• RAW RECORDS:
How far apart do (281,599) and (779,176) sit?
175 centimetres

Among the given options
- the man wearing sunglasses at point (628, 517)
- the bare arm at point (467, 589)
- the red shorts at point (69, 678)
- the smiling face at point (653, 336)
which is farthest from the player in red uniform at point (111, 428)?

• PROBLEM STATEMENT: Render the lines of the data above as a numbered list, leaving out blank lines.

• FULL OUTPUT:
1. How far apart do (281,599) and (779,176) sit?
2. 175 centimetres
3. Among the given options
4. - the man wearing sunglasses at point (628, 517)
5. - the bare arm at point (467, 589)
6. - the red shorts at point (69, 678)
7. - the smiling face at point (653, 336)
8. which is farthest from the player in red uniform at point (111, 428)?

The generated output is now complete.